Still, individuals can protect themselves from downside exposure in their core portfolios through buying the (SH) against it (click here for the prospectus). Short selling is not cheap. But it’s better than watching your gains of the past seven years go up in smoke.
Virtually all equity indexes now have bear ETFs. Some of the favorites include the (PSQ), a short play on the NASDAQ (click here for the prospectus), and the (DOG), which profits from a plunging Dow Average (click here for the prospectus).
My favorite is the (RWM), a short play on the Russell 2000, which falls 1.5X faster than the big cap indexes in bear markets (click here for the prospectus).
Leveraged Bear ETFs
My favorite is the ProShares UltraShort S&P 500 (SDS), a 2X leveraged ETF (click here for the prospectus). A 10% decline in the (SPY) generates a 20% profit, maybe.
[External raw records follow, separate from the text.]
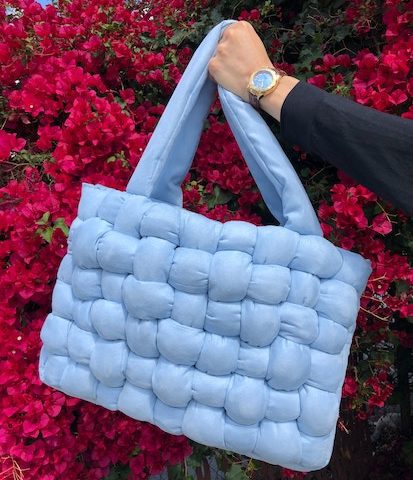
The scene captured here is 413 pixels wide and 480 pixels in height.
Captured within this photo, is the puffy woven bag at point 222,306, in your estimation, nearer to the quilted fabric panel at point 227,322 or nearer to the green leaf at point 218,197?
the quilted fabric panel at point 227,322

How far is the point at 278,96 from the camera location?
2.52 ft

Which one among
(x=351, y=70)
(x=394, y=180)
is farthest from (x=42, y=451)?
(x=351, y=70)

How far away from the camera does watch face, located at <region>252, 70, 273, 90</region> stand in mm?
784

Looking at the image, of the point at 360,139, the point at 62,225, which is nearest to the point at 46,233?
the point at 62,225

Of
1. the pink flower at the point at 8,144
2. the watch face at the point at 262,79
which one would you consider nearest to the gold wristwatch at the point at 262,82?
the watch face at the point at 262,79

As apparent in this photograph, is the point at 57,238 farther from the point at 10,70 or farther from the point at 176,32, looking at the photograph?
the point at 176,32

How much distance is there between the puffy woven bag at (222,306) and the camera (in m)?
0.76

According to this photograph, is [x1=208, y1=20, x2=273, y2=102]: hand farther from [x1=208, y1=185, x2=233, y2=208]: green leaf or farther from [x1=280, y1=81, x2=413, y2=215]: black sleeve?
[x1=208, y1=185, x2=233, y2=208]: green leaf

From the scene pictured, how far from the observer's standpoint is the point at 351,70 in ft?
3.67

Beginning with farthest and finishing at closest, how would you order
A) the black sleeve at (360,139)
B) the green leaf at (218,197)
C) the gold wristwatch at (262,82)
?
the green leaf at (218,197) → the gold wristwatch at (262,82) → the black sleeve at (360,139)

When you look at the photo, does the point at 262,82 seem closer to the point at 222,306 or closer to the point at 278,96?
the point at 278,96

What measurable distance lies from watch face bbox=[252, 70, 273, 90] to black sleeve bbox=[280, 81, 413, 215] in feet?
0.24

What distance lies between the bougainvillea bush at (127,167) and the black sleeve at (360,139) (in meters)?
0.24

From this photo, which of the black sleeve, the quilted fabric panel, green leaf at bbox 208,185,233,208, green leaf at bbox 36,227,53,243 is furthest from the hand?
green leaf at bbox 36,227,53,243
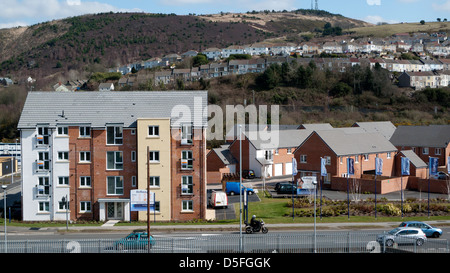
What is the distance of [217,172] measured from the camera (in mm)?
55406

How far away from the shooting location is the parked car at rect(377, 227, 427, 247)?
25169mm

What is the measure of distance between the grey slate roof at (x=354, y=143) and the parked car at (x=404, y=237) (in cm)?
2271

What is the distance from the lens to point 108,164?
3675 cm

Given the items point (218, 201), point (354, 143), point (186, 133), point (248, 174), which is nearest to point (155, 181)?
point (186, 133)

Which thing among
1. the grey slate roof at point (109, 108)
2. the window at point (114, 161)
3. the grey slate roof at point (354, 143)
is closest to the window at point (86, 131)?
the grey slate roof at point (109, 108)

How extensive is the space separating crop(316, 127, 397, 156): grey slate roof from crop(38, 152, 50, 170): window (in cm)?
2723

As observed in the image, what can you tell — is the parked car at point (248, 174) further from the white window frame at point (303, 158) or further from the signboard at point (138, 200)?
the signboard at point (138, 200)

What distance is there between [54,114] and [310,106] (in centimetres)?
7476

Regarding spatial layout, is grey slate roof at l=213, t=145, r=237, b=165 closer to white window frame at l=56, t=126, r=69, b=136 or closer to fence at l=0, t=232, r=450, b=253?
white window frame at l=56, t=126, r=69, b=136

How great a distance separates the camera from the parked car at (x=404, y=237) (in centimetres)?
2517

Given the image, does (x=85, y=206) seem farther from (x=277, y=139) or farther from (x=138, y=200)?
(x=277, y=139)

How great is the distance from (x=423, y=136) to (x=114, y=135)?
3825 centimetres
Keep in mind that by shorting double the market, you are liable for double the cost of shorting, which can total 5% a year or more. This shows up over time in the tracking error against the underlying index. Therefore, you should date, not marry this ETF, or you might be disappointed.
3X Leveraged Bear ETF
The 3X bear ETFs, like the UltraPro Short S&P 500 (SPXU), are to be avoided like the plague (click herefor the prospectus).
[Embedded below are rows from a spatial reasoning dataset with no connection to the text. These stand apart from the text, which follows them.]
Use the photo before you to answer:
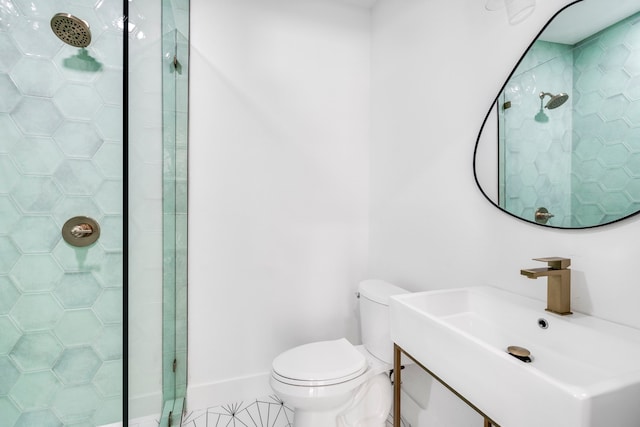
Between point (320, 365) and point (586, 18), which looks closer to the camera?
point (586, 18)

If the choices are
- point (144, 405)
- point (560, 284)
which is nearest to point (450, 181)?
point (560, 284)

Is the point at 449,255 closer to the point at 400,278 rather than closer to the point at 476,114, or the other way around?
the point at 400,278

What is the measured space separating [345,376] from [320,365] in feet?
0.41

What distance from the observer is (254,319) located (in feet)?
6.00

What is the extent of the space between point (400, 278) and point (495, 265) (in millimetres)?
621

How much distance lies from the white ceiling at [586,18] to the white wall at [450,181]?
0.06 metres

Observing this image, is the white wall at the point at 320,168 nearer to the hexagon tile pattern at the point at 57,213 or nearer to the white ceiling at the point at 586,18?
the white ceiling at the point at 586,18

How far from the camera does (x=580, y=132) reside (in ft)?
2.96

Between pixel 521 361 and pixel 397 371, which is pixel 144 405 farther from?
pixel 521 361

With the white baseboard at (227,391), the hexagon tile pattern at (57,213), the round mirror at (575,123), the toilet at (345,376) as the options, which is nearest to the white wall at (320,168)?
the white baseboard at (227,391)

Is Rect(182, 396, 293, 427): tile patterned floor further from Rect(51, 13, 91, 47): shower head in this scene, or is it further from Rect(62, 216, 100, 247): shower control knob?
Rect(51, 13, 91, 47): shower head

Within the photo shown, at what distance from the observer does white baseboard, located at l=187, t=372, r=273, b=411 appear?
1.70 metres

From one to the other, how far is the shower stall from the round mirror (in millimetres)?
1363

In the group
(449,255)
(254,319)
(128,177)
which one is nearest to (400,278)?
(449,255)
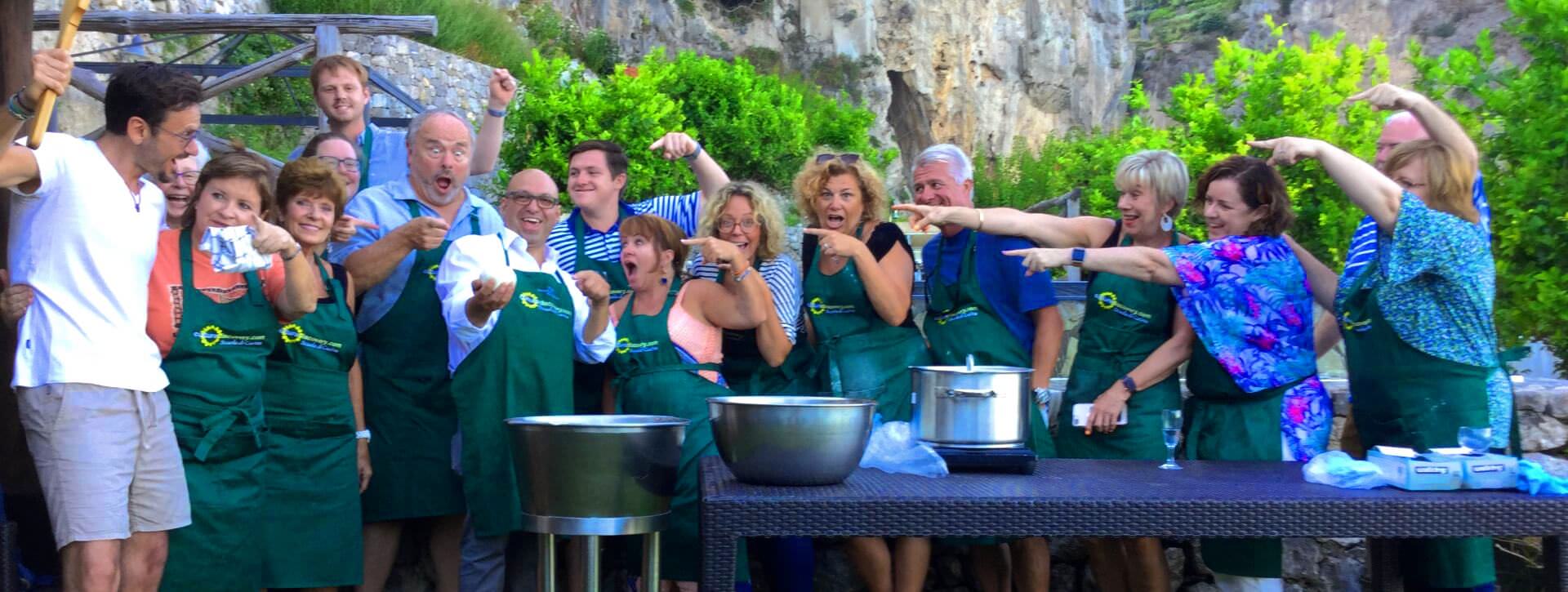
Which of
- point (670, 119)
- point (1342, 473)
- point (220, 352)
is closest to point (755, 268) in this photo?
point (220, 352)

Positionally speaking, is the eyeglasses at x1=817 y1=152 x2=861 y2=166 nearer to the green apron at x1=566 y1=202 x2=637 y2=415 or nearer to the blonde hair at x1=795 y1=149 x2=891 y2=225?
the blonde hair at x1=795 y1=149 x2=891 y2=225

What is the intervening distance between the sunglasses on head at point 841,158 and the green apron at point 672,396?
2.32 feet

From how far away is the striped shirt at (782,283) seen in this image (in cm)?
401

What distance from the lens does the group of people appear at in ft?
10.1

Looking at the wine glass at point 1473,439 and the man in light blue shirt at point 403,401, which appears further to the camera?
the man in light blue shirt at point 403,401

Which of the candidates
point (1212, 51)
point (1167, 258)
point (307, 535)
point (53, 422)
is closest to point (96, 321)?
point (53, 422)

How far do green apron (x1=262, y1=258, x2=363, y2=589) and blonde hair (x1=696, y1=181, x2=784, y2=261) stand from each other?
111 cm

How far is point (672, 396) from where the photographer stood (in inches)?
149

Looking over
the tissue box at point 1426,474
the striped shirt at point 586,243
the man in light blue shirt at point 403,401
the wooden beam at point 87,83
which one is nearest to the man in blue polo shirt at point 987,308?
the striped shirt at point 586,243

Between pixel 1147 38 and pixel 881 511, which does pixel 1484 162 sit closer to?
pixel 881 511

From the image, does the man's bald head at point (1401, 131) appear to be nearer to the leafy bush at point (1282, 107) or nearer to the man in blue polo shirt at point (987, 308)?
the man in blue polo shirt at point (987, 308)

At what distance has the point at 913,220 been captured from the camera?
150 inches

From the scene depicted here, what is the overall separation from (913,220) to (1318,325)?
129 centimetres

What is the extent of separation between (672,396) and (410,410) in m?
0.77
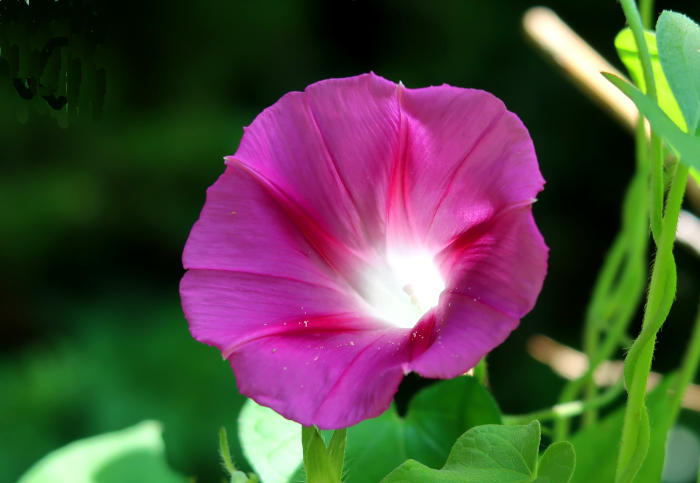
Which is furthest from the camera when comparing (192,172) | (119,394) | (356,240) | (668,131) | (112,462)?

First, you have to be pretty good to cover the 8% cost of carry embedded in this fund. They also reset the amount of index they are short at the end of each day, creating an enormous tracking error.
Eventually, they all go to zero and have to be periodically redenominated to keep from doing so. Dealing spreads can be very wide, further adding to costs.
Yes, I know the charts can be tempting. Leave these for the professional hedge fund intraday traders for which they are meant.
Buying Put Options
For a small amount of capital you can buy a ton of downside protection. For example, the April (SPY) $182 puts I bought for $4,872 on Thursday allows me to sell short $145,600 worth of large cap stocks at $182 (8 X 100 X $6.09).
Go for distant maturities out several months to minimize time decay and damp down daily price volatility. Your market timing better be good with these because when the market goes against you, put options can go poof and disappear pretty quickly.
That’s why you read this newsletter.
Selling Call Options
One of the lowest risk ways to coin it in a market heading south is to engage in “buy writes.” This involves selling short call options against stock you already own but may not want to sell for tax or other reasons.
If the market goes sideways or falls, and the options expire worthless, then the average cost of your shares is effectively lowered. If the shares rise substantially they get called away, but at a higher price so you make more money. Then you just buy them back on the next dip. It is a win-win-win.
Selling Futures
This is what the pros do, as futures contracts trade on countless exchanges around the world for every conceivable stock index or commodity. It is easy to hedge out all of the risk for an entire portfolio of shares by simply selling short futures contracts for a stock index.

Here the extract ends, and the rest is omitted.